Direction: Count the lines in the data below that contain the string "resolution", where case must match, and give only that number.

**** Available records

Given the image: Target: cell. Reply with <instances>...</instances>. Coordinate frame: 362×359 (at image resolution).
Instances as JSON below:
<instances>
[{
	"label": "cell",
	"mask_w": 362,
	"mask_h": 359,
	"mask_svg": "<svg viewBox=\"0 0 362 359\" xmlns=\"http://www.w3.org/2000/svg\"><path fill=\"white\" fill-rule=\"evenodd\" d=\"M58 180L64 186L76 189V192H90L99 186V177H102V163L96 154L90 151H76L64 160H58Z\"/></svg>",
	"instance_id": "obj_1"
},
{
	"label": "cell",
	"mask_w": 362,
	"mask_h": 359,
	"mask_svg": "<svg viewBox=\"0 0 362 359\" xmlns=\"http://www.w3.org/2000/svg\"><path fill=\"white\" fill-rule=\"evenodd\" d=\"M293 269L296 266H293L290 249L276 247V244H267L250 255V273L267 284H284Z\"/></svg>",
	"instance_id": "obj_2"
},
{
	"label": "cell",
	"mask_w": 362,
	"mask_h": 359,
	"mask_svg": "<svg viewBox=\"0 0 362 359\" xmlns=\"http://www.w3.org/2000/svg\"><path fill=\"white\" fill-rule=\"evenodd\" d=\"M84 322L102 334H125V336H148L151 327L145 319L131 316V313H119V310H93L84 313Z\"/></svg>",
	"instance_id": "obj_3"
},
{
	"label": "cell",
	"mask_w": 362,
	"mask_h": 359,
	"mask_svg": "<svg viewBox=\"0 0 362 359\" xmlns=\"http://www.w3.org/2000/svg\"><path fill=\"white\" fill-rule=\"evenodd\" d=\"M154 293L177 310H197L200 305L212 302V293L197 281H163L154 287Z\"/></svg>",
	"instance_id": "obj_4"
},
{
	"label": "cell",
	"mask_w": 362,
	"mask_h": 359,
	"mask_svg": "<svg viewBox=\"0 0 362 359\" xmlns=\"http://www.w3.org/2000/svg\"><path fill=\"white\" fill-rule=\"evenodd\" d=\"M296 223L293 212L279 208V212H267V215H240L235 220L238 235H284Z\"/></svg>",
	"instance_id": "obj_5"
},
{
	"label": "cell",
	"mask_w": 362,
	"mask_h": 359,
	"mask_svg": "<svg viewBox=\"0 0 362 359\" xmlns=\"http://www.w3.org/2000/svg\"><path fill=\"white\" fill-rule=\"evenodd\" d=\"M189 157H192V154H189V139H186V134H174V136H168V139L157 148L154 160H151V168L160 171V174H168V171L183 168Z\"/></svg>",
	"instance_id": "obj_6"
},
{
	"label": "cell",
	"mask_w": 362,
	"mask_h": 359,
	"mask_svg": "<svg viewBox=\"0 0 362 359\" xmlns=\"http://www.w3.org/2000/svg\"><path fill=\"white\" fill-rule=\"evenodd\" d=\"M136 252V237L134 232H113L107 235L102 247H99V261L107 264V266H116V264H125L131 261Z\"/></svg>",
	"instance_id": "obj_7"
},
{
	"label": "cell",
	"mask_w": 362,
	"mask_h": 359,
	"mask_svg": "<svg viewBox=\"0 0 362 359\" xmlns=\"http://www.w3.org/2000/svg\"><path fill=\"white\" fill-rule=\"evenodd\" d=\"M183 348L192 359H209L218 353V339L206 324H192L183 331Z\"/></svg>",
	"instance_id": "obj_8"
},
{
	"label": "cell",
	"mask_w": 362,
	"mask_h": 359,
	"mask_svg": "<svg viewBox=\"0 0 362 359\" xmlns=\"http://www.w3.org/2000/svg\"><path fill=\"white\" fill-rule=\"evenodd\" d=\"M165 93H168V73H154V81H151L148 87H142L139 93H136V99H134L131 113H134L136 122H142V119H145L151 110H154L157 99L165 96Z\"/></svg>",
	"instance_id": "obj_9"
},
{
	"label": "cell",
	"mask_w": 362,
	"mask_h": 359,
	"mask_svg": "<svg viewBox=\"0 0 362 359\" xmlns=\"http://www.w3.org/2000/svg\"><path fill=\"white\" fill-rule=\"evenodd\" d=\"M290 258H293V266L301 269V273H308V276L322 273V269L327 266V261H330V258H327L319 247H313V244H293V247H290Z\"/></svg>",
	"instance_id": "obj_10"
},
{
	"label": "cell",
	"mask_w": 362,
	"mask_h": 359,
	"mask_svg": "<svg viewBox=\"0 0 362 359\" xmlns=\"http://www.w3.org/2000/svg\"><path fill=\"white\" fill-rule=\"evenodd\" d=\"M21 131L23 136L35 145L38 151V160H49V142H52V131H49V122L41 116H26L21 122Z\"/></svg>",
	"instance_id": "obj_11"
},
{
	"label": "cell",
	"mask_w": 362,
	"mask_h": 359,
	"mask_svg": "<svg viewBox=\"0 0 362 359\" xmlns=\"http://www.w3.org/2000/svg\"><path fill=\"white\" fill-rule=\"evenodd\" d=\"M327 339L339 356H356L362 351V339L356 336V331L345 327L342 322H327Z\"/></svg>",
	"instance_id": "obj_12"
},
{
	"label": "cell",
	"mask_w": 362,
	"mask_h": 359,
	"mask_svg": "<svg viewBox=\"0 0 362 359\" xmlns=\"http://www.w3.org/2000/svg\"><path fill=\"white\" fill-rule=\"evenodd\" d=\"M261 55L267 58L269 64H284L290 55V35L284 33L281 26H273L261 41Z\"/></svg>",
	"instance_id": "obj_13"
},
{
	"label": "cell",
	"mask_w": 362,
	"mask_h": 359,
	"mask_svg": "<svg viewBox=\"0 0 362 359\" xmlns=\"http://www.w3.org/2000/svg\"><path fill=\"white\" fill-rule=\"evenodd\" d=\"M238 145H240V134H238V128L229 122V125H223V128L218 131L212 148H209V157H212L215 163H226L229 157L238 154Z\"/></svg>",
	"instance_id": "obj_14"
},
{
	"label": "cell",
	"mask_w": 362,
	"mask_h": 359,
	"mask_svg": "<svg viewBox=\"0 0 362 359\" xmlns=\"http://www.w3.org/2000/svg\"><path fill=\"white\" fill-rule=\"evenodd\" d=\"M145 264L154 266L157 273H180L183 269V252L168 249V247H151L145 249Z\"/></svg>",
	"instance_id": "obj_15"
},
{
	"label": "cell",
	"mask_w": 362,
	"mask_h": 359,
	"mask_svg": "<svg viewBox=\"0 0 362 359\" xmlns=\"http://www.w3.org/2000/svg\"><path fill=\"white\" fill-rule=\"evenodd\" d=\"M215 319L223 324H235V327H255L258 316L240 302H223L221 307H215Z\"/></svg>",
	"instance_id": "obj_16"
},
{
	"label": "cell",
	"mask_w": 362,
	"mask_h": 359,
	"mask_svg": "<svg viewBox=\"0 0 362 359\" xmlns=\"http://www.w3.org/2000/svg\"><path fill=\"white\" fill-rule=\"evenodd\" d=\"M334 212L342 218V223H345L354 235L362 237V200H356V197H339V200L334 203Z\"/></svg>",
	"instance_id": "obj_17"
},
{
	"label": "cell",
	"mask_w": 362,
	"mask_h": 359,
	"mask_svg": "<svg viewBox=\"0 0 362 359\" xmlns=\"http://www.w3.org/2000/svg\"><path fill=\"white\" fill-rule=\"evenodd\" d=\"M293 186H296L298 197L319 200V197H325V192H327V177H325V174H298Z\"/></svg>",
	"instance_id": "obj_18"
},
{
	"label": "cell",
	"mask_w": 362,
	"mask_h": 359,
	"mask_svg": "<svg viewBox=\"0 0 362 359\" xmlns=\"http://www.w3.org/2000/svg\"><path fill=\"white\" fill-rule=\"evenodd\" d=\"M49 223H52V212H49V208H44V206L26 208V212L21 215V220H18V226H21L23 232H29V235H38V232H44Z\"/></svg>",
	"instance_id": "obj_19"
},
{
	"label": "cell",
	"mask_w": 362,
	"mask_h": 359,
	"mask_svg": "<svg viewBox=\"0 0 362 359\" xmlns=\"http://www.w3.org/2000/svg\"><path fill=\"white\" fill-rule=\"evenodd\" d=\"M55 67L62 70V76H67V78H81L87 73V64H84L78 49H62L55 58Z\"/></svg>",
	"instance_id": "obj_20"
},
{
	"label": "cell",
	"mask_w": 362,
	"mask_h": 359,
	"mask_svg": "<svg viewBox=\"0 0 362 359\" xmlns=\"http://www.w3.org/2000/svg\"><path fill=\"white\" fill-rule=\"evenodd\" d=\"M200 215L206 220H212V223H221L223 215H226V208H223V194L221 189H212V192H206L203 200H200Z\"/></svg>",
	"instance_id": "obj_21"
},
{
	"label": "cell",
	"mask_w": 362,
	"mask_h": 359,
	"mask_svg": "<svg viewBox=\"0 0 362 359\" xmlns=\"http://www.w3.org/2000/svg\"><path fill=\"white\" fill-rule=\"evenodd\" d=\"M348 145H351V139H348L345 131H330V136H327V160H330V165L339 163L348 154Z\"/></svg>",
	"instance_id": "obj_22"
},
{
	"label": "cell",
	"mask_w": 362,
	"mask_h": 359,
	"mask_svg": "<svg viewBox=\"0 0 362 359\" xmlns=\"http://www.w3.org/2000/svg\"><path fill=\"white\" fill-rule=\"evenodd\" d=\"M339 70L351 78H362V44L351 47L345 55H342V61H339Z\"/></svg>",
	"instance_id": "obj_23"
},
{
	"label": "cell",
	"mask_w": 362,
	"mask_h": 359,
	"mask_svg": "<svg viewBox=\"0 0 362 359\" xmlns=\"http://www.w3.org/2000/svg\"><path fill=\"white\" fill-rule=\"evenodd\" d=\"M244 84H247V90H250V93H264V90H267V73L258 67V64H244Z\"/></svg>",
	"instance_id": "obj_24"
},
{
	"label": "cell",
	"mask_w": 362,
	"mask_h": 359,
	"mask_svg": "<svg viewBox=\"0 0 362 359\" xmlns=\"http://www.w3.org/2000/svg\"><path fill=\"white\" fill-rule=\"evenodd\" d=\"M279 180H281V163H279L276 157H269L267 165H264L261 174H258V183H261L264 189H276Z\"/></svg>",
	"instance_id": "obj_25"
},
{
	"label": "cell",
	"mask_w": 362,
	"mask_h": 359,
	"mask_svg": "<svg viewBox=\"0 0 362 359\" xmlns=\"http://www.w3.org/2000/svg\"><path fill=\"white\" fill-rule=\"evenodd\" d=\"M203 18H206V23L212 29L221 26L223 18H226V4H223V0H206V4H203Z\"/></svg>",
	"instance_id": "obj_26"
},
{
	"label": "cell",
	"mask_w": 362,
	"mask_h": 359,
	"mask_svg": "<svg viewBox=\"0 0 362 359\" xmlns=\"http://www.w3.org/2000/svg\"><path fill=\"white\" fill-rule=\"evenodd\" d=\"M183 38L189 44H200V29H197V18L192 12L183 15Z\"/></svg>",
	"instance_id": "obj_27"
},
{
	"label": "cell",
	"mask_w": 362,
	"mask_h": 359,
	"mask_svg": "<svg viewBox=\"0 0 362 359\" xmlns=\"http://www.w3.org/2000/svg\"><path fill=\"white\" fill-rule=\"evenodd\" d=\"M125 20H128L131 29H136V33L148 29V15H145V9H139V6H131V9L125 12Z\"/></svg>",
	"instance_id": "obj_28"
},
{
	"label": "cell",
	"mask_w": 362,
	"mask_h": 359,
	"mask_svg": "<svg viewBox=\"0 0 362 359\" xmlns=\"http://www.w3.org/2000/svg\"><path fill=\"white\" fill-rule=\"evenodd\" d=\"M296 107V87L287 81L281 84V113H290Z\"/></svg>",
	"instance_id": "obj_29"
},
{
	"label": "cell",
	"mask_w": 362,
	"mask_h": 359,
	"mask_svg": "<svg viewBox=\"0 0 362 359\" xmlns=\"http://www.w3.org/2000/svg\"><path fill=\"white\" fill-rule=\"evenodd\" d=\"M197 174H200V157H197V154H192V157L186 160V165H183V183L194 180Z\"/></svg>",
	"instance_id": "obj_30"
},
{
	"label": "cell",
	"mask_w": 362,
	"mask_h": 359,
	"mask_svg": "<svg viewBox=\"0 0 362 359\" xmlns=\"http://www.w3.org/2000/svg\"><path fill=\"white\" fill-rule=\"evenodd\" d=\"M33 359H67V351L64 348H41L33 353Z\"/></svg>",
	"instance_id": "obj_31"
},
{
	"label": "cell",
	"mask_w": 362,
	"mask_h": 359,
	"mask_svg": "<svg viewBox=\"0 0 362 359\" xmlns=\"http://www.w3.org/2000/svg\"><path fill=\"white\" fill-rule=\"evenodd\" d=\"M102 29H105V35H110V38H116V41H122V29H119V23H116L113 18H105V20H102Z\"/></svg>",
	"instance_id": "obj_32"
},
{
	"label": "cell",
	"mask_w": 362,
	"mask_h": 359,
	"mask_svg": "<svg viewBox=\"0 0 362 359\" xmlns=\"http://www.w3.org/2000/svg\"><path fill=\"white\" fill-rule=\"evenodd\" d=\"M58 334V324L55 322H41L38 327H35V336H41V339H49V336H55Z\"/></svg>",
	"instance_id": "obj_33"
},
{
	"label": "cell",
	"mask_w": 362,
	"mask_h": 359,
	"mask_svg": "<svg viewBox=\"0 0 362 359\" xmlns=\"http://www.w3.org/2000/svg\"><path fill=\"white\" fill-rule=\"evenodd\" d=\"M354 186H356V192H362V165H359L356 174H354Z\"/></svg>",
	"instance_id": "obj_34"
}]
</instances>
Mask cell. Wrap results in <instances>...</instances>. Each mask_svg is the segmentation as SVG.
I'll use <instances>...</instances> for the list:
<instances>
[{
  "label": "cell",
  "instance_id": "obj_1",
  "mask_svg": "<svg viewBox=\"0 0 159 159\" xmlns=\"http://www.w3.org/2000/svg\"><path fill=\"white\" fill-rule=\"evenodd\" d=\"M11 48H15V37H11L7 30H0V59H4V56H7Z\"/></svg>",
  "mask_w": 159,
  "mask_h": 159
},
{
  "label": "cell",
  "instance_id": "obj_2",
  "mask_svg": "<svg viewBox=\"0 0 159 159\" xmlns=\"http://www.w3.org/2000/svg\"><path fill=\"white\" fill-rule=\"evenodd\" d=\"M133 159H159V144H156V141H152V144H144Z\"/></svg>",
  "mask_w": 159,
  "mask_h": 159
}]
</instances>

********

Written response: 1